REQUIRED WORK ->
Answer these questions from the article on prior authorization and step therapy below:
(a) What is the author's title?
(b) Who applies utilization management requirements, according to the article?
(c) What three things can the expanded barriers routinely do to access to care?

Putting Patients First by Reining In Prior Authorization and Step Therapy

By Adam Gluck, Head, U.S. and Specialty Care Corporate Affairs
Every day, patients across the United States are told to wait, or to try a different medication, before their insurer will approve the medication their doctor prescribed. These hurdles fall under utilization management (UM) requirements applied by insurers and pharmacy benefit managers (PBMs), commonly in the form of prior authorization and step therapy.
Like many policies, when used as originally intended, both tools can promote clinically accurate and cost-effective prescribing. But over time, both have inappropriately expanded and evolved into medically unjustified barriers that can routinely delay, disrupt, or deny access to badly needed care. The evidence is clear, the burden is measurable, and the harm to patients is real.

PROVIDED MATERIAL ->

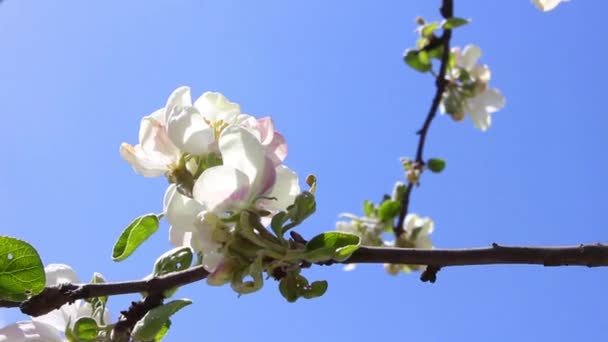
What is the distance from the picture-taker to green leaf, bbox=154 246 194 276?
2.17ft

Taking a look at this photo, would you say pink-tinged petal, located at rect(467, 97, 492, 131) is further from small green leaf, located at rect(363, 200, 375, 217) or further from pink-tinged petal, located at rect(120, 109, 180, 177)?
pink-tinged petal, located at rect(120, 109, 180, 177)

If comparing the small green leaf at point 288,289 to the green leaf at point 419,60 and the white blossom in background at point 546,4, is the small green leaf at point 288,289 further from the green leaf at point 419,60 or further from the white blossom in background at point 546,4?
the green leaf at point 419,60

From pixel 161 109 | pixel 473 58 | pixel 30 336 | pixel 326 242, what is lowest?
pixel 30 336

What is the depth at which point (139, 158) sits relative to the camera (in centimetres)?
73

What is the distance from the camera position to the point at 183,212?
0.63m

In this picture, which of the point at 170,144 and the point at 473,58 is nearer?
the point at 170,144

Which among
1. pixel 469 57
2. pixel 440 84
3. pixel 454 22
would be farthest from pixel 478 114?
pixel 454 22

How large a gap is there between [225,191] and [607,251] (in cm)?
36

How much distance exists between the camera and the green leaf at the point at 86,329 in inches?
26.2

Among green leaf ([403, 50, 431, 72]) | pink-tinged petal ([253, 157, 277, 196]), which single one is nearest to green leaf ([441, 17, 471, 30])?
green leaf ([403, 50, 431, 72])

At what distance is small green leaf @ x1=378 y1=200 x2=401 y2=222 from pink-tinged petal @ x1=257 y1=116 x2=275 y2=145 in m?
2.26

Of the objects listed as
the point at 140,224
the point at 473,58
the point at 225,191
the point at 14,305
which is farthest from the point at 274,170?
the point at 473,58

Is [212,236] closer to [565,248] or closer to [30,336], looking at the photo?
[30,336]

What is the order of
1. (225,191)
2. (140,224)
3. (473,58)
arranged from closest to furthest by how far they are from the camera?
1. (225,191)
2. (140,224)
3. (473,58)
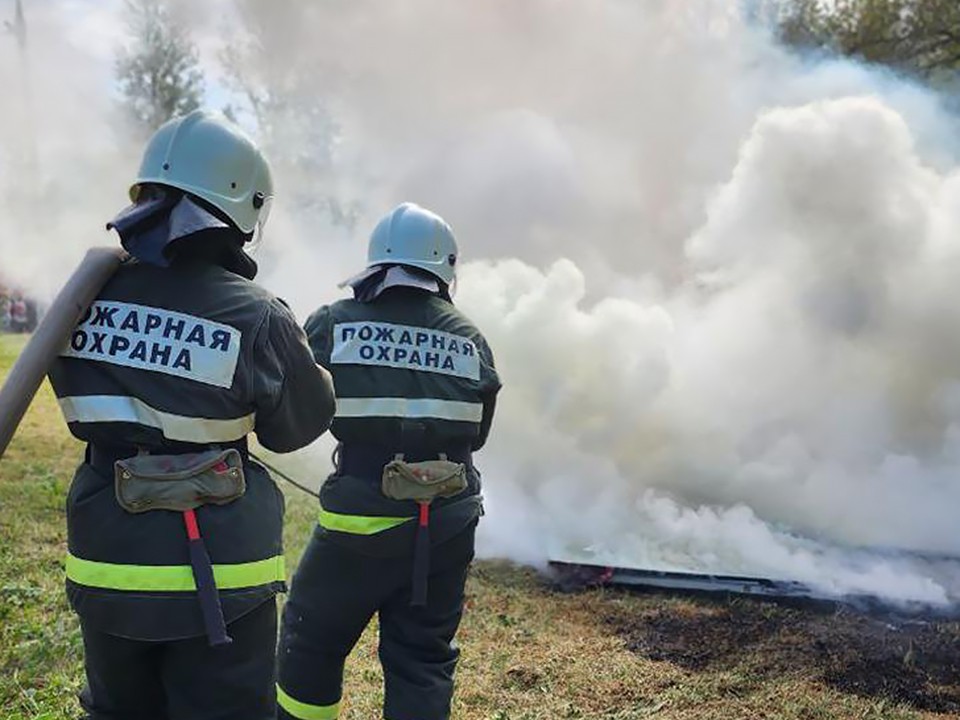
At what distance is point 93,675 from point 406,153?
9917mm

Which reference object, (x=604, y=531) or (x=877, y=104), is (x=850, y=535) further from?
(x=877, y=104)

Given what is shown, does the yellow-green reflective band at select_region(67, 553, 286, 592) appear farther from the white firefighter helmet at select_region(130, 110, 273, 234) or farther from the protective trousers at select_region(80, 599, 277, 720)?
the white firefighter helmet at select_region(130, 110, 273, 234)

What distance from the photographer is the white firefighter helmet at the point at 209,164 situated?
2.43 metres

WRITTEN REPLY ->
(a) Head, U.S. and Specialty Care Corporate Affairs
(b) Insurers and pharmacy benefit managers (PBMs)
(c) Delay, disrupt, or deny it